===== Input records =====
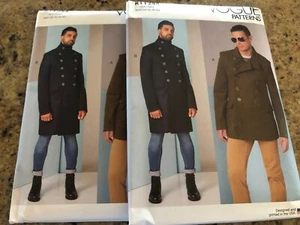 🌼 VOGUE #R11244 - MEN'S DOUBLE BREASTED PEA COAT PATTERN 34-40 / 40-46 FF - Picture 1 of 2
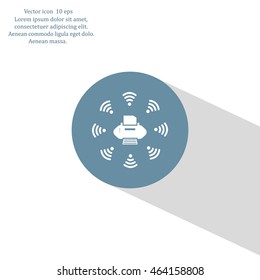 Printer with wi-fi connection, vector icon
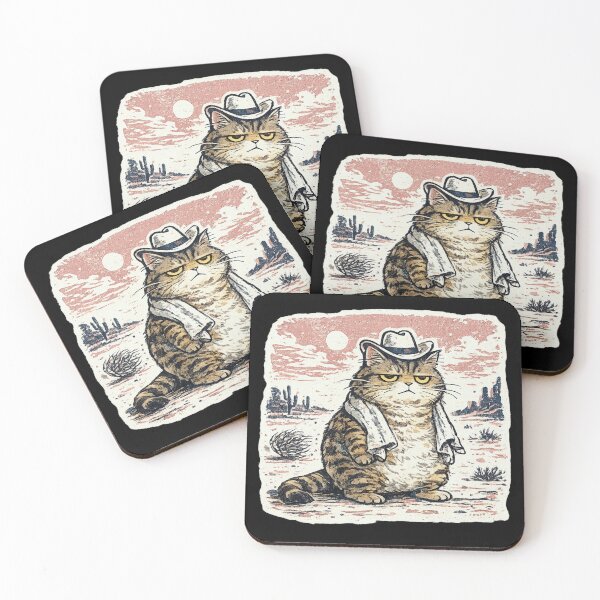 Item preview, Cat in Cowboy Hat in the Middle of Nowhere – Screen Print Linocut Dusty Rose Navy Cream Illustration designed and sold by OnPointOutfits.
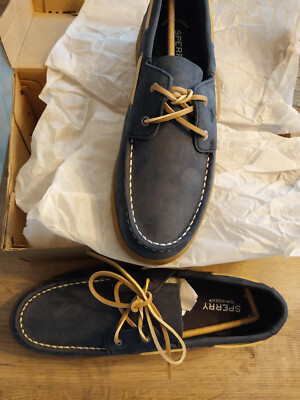 Sperry Top Siders Suede Boat Shoes Men's Size 7 Navy Blue New in Box EUR Sz 39
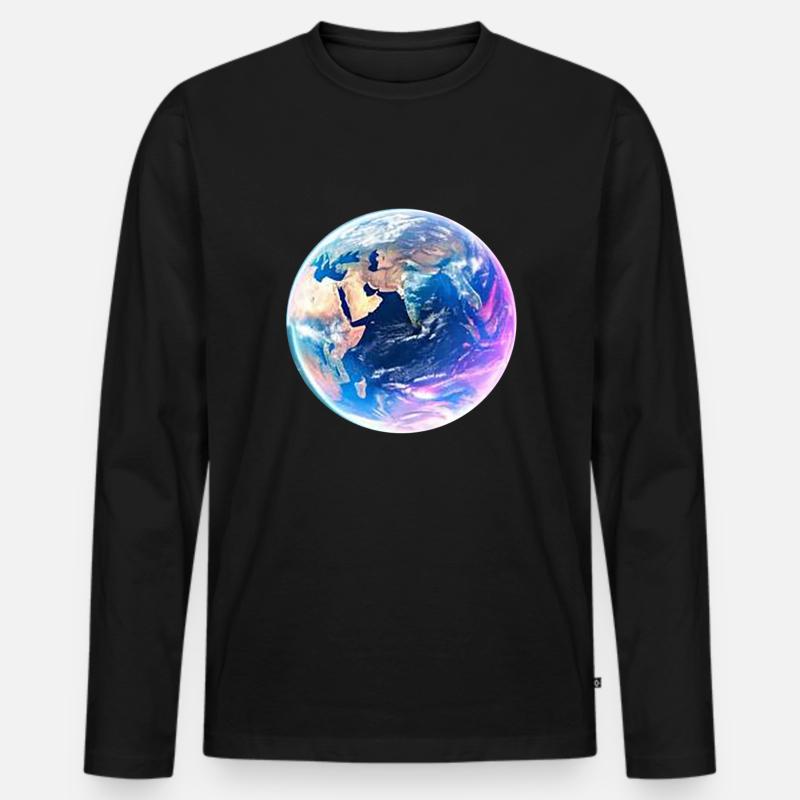Welt - Männer Premium Bio Langarmshirt - Schwarz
=====
* **Instructions for the task**:
Could you copy the text of every row word for word, leaving out the pictures?

* **Result of the task**:
 🌼 VOGUE #R11244 - MEN'S DOUBLE BREASTED PEA COAT PATTERN 34-40 / 40-46 FF - Picture 1 of 2
 Printer with wi-fi connection, vector icon
 Item preview, Cat in Cowboy Hat in the Middle of Nowhere – Screen Print Linocut Dusty Rose Navy Cream Illustration designed and sold by OnPointOutfits.
 Sperry Top Siders Suede Boat Shoes Men's Size 7 Navy Blue New in Box EUR Sz 39
Welt - Männer Premium Bio Langarmshirt - Schwarz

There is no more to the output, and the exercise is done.